The problem is: model(inputs) do not have typings.
The code L148-L150
out = model(inputs)
probs, class_preds = torch.max(out[0], dim=-1)
feature_maps = out[1].to("cpu")
The forced me to debug the helper.py file to understand what [0] and out[1] are. Currently, I assume that out[0] as the softmax probability and out[1] as the feature maps.

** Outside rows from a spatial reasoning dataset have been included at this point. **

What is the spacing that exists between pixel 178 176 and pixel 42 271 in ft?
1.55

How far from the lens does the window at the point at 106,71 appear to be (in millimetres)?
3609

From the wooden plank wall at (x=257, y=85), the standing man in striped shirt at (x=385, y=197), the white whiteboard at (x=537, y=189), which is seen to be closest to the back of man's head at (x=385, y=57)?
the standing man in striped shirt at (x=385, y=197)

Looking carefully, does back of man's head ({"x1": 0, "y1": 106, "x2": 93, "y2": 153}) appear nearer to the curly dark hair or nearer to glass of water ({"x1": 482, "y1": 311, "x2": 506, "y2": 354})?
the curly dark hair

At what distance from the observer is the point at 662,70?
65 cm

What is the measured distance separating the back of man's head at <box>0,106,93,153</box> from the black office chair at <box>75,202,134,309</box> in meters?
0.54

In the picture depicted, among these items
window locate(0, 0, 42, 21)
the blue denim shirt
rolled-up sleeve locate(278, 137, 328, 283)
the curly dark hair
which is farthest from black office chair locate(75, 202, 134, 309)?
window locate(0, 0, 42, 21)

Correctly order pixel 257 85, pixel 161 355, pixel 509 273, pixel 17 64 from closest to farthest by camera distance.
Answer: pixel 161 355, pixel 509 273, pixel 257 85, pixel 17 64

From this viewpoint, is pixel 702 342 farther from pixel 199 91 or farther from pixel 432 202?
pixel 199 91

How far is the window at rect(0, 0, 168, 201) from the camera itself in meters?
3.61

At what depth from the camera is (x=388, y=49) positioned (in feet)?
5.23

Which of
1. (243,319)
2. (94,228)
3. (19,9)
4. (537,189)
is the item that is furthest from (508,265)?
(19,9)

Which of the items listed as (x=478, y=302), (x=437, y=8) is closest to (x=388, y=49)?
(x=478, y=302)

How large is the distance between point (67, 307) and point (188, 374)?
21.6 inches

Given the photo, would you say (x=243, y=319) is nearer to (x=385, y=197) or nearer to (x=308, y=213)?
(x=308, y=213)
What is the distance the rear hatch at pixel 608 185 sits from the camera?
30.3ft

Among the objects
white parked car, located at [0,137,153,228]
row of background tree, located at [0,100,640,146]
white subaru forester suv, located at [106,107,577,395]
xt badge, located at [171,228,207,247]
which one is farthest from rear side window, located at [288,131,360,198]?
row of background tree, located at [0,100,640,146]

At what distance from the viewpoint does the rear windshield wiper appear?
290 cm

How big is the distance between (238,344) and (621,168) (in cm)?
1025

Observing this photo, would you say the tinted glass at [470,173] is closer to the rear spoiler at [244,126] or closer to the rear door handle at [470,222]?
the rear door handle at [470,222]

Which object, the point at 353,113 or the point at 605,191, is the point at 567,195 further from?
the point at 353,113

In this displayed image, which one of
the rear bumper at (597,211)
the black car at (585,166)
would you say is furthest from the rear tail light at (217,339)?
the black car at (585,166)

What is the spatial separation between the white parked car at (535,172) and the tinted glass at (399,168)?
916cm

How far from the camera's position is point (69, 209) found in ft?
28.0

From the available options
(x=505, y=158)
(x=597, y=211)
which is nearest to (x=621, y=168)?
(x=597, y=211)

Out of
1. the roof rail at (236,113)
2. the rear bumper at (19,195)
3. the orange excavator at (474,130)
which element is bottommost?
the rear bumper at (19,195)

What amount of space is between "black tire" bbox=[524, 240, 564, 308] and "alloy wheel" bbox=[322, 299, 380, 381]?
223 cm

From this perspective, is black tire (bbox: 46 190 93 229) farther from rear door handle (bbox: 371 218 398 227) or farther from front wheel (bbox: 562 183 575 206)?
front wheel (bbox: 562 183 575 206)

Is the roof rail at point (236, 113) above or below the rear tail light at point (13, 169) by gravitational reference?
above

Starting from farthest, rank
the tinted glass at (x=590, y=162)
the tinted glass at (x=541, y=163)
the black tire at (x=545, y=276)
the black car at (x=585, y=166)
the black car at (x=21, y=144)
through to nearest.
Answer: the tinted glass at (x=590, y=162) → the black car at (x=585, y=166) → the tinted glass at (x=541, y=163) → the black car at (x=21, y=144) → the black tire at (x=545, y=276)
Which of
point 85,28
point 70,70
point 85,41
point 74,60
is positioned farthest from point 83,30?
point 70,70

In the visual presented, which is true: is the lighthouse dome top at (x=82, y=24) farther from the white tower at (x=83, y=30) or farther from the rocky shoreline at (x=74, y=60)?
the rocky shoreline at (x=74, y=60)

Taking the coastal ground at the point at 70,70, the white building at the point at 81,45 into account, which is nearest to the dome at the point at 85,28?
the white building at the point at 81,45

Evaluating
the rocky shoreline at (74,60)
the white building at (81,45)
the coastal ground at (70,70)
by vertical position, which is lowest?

I think the answer is no, in general it is non-trivial to automatically infer the semantic meaning of the outputs of a neural network; this is a product of the semantic meaning of the inputs and the model structure itself. You could reference the Yolo model architecture provided in model.py (though as an aside you should not link to external code but rather provide relevant code in your question itself) and investigate the structure of the outputs, then reference the structure of the labeled inputs (as the model by definition is learning to replicate the structure of the labels.)
That being said in your case the output is quite obviously per-class probabilities and class indexes as shown in line 149:
probs, class_preds = torch.max(out[0], dim=-1)
as the outputs from torch.max per pytorch documentation are (maximum value, maximum index).

Related

Keras - sample_weights vs. sample_weight in model.fit?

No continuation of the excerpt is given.